MEDEMBLIK – Hulp krijgen bij het maken van je huiswerk, je verder ontwikkelen via sport of je door extra technieklessen oriënteren op een toekomstige baan. Niet ieder kind komt hier van huis uit mee in aanraking, terwijl dit wél belangrijk is om optimaal te leren en verder te komen. Daarom lanceert minister Wiersma (Primair en Voortgezet Onderwijs) vandaag, tijdens de eerste officiële opening van het schooljaar, het programma School & Omgeving. Daarmee krijgen tienduizenden leerlingen naast hun reguliere lessen op en rondom school extra activiteiten en ondersteuning aangeboden.
Minister Wiersma: ,,Iedereen moet op school goed leren lezen, schrijven, rekenen en leren hoe we in Nederland met elkaar omgaan. Maar je ontwikkeling gaat over veel meer dan dat: een groot deel daarvan gebeurt buiten de school, in je omgeving daaromheen. Je ontdekt bijvoorbeeld dat je goed kunt programmeren als je met vrienden thuis aan computerprogramma’s sleutelt. Door in een team te sporten, leer je beter samen te werken. We moeten zorgen dat elk kind optimaal kansen kan pakken, ongeacht waar je woont, het inkomen van je ouders of de omstandigheden waarin je opgroeit. Daarom gaan we komende jaren aan de slag met het verrijken van de school en omgeving voor leerlingen in het primair- en voortgezet onderwijs, zodat uiteindelijk alle leerlingen eerlijke kansen krijgen.’’
Voorlopers en starters
Binnen het programma werken scholen, gemeenten, kinderopvangorganisaties, sportclubs en andere lokale partijen samen om de kansen voor kinderen te vergroten. Wat je naast school leert, is immers ook belangrijk voor hoe je óp school uit de verf komt en bijvoorbeeld voor de baan die je later krijgt. Het programma School & Omgeving wordt komend schooljaar uitgerold in de 130 gebieden waar dat het hardste nodig is. Met 45 regio’s hiervan die zo’n aanpak al hebben, wordt gekeken wat het beste werkt en zo een methode ontwikkeld waarmee op termijn veel meer leerlingen kunnen worden geholpen. Wiersma bezocht vandaag enkele van deze voorlopers in Rotterdam en Dordrecht en opende met hen het nieuwe schooljaar, onder meer met een speech.

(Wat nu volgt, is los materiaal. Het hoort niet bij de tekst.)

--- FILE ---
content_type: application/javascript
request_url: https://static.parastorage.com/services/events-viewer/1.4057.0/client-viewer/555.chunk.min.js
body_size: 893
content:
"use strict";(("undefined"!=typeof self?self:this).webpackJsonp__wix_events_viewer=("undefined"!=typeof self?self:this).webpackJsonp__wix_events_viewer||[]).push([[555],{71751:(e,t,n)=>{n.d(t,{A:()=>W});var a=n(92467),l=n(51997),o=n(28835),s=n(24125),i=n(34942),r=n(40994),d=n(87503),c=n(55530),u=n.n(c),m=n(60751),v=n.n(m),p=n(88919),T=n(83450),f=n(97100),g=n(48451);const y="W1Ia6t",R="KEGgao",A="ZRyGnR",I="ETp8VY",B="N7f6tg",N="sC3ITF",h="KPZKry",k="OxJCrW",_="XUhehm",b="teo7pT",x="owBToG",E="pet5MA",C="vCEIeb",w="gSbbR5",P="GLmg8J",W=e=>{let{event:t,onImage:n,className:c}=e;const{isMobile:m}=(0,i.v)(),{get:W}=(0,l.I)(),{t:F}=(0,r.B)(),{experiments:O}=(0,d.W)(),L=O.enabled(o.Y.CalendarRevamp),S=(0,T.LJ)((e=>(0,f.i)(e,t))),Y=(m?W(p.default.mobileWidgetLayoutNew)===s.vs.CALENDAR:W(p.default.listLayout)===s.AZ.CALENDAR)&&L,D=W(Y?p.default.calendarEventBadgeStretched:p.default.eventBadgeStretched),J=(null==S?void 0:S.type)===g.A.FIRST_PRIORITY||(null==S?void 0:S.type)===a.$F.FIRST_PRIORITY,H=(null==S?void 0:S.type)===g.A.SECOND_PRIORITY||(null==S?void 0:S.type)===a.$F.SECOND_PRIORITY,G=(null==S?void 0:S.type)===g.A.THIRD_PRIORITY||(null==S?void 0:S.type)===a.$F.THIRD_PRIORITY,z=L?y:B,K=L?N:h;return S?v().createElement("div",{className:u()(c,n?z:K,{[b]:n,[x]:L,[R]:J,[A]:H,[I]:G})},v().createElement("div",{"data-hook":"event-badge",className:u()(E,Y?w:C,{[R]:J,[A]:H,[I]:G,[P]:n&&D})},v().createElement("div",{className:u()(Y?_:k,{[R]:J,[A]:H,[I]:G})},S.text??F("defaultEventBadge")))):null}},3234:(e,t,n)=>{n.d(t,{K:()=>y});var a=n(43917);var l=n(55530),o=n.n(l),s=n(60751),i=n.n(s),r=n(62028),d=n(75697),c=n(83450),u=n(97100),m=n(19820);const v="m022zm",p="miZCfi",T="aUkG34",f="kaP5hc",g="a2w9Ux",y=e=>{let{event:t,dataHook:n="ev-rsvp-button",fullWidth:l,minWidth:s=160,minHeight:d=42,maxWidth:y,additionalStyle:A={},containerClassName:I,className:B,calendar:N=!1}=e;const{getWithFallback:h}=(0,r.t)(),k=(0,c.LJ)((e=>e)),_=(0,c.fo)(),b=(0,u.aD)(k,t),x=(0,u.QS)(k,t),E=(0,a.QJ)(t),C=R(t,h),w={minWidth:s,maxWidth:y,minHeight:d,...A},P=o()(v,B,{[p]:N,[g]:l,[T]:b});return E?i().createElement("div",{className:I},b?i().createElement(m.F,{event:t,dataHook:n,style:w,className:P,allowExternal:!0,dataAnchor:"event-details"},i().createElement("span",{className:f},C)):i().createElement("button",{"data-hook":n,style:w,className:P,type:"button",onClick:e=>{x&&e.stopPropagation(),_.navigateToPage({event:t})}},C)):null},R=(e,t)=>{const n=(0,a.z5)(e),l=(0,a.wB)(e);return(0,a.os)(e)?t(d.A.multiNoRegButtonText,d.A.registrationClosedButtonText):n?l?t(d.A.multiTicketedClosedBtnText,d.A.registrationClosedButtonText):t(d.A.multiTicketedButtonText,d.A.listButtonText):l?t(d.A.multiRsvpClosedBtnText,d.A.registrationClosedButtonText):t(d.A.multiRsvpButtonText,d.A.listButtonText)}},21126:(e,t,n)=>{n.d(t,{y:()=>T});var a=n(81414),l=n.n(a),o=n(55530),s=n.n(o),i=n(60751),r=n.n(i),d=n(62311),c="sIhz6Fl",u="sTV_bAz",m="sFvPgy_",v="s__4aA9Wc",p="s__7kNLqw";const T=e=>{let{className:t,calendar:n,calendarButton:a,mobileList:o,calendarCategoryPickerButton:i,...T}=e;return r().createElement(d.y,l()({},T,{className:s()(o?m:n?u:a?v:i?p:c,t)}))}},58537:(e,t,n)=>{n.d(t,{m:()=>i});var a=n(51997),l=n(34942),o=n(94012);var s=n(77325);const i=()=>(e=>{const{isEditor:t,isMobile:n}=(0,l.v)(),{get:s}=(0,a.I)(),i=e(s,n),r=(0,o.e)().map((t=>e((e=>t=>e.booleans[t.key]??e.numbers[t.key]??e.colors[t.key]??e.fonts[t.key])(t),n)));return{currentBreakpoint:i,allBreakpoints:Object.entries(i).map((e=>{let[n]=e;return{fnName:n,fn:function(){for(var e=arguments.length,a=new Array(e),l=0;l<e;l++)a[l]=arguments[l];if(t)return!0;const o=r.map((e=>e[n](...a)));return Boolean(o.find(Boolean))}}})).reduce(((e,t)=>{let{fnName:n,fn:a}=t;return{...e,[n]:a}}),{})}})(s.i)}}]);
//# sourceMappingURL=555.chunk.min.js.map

Lokale coalities en lokale keuzes
Hoe je de kansen van kinderen kunt vergroten, kan per regio verschillen. Afhankelijk van de achtergrond van de kinderen, hebben zij immers andere behoeftes. Daarom kiezen lokale coalities van scholen, gemeenten en andere organisaties zelf wat ze aan extra activiteiten bieden. Het kabinet trekt voor kansengelijkheid de komende jaren in totaal 1 miljard euro uit. Specifiek voor School & Omgeving is dit jaar 34 miljoen euro beschikbaar.
Veilige omgeving
De activiteiten vinden op of rond de school plaats omdat dit voor leerlingen een veilige plek is waar ze toch al zijn. Dat maakt het voor hen heel laagdrempelig om mee te doen. Maar de school hoeft het natuurlijk niet alleen te doen. De lokale coalities voeren samen met de school het programma uit. Dat betekent dan ook dat het programma niet zomaar meer werk betekent voor leraren en ander onderwijspersoneel.
Brede aanpak
Met het programma School & Omgeving geeft minister Wiersma invulling aan afspraken in het coalitieakkoord. Het programma past bij een pakket aan maatregelen die hij eerder dit jaar nam om leerlingen eerlijke kansen te bieden. Zo wil hij er met zijn masterplan basisvaardigheden voor zorgen dat zij beter leren lezen, schrijven en rekenen en kunnen meedoen in de maatschappij. Met het Onderwijsakkoord wordt de loonkloof tussen primair en voortgezet onderwijs gedicht en geïnvesteerd in voldoende en goed opgeleide leraren. Binnen het Nationaal Programma Onderwijs, bijvoorbeeld, is extra aandacht voor leerlingen met veel leervertragingen. Dit programma werd in februari met twee jaar verlengd. Voor de zomer kwam Wiersma met een extra aanpak om het aantal thuiszitters te verminderen.